* _STORED ROWS_
┌──
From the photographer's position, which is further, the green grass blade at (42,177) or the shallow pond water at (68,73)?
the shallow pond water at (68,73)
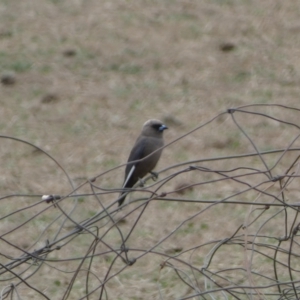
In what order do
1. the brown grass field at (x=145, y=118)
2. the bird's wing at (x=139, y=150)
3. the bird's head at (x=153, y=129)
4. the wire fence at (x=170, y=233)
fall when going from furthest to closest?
the bird's head at (x=153, y=129), the bird's wing at (x=139, y=150), the brown grass field at (x=145, y=118), the wire fence at (x=170, y=233)

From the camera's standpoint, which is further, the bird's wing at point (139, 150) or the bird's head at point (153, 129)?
the bird's head at point (153, 129)

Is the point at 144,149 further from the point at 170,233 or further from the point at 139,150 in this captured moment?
the point at 170,233

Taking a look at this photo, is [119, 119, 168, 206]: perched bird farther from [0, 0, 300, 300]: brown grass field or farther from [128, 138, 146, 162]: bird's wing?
[0, 0, 300, 300]: brown grass field

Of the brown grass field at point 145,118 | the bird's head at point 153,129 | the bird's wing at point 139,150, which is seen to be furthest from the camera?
the bird's head at point 153,129

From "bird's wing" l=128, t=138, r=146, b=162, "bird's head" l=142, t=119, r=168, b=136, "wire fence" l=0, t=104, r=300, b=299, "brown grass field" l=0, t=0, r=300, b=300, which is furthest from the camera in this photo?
"bird's head" l=142, t=119, r=168, b=136

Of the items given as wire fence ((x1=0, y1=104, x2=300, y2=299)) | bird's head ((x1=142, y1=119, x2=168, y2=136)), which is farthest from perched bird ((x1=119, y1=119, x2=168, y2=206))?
wire fence ((x1=0, y1=104, x2=300, y2=299))

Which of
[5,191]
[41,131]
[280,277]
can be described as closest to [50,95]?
[41,131]

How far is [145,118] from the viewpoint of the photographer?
906cm

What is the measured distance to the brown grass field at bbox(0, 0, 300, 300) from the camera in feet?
21.6

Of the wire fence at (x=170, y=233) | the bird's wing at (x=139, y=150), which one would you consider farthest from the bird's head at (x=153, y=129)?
the wire fence at (x=170, y=233)

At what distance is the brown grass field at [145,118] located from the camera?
6.57 m

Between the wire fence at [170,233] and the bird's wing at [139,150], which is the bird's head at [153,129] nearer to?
the bird's wing at [139,150]

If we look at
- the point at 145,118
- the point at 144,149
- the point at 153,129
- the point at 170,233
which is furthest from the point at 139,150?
the point at 145,118

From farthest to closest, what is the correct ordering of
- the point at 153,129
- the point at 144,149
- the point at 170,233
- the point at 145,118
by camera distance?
the point at 145,118
the point at 153,129
the point at 144,149
the point at 170,233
└──
* _PROMPT_
Can you put the stretch from the line containing "Between the wire" through the end of the material into a Markdown table with the columns No. and Entry, numbering each row and leaving out blank lines?

* _RESULT OF THE TASK_
| No. | Entry |
|---|---|
| 1 | Between the wire fence at [170,233] and the bird's wing at [139,150], which is the bird's head at [153,129] nearer to? |
| 2 | the bird's wing at [139,150] |
| 3 | If we look at |
| 4 | - the point at 145,118 |
| 5 | - the point at 144,149 |
| 6 | - the point at 153,129 |
| 7 | - the point at 170,233 |
| 8 | which is furthest from the point at 139,150? |
| 9 | the point at 145,118 |
| 10 | From farthest to closest, what is the correct ordering of |
| 11 | - the point at 153,129 |
| 12 | - the point at 144,149 |
| 13 | - the point at 170,233 |
| 14 | - the point at 145,118 |
| 15 | by camera distance? |
| 16 | the point at 145,118 |
| 17 | the point at 153,129 |
| 18 | the point at 144,149 |
| 19 | the point at 170,233 |